19. The Phenom (2016)
Following in the footsteps of Fear Strikes Out (with a touch of Ordinary People and Good Will Hunting), this forgotten indie chronicles the mental health struggles of a hot young prospect (Johnny Simmons) with a bad case of “the yips.” (For the uninitiated, this is a term for when a player’s body betrays him and forgets how to do something terribly simple, like throw to first base or throw a fastball over the plate). Ethan Hawke plays the casually abusive father, and Paul Giamatti sinks into the role of the weary but well-meaning psychiatrist like an old leather chair, but Simmons is really the star here. Instead of tearing himself up with anguish, he plays the young pitcher as a blank slate, as if he has never once learned to express his emotions. I have a hunch that’s what most young athletes are like, and it makes The Phenom into a rarely honest film about athletes and maybe even an entire generation of young men.

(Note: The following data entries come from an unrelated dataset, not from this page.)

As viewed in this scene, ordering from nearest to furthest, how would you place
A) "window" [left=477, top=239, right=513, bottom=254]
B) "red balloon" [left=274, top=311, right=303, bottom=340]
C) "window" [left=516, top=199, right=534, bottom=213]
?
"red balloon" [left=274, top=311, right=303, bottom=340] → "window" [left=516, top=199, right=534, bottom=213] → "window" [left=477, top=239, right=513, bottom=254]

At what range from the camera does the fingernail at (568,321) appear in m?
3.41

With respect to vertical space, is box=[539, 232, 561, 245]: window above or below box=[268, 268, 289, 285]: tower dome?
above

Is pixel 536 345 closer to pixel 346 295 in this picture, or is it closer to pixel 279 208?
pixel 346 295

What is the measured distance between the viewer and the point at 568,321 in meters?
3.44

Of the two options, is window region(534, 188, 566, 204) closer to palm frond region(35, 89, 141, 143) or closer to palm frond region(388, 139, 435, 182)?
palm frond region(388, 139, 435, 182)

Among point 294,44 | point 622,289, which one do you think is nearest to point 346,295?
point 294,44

18. Everybody Wants Some!! (2016)
I interviewed writer-director Richard Linklater for my book. In fact, it’s the only stand-alone interview that I published in its entirety. His baseball films don’t fit into the story I was telling, and that’s because they all have that Linklaterian weirdness. Everybody Wants Some!! chronicles the first weekend of college—before classes have ever started—for a college baseball team in Texas. That means we don’t see much baseball in it, just a single players-only practice that lasts for a few minutes. The rest of the time, the guys—played by a winning group of young actors including a then-unknown Glen Powell—drink, dance, flirt with women, and most of all, compete. They take ping-pong very seriously. At one point, two guys bet over whether one of them can split a baseball with an axe. Whenever there’s a lull, they find something to contend over. Everybody Wants Some!! is a hoot, a classic Linklater hangout movie, but it also offers viewer an authentic view (Linklater was a college ballplayer himself) of the mind and soul of the competitive athlete.
17. The Stratton Story (1949)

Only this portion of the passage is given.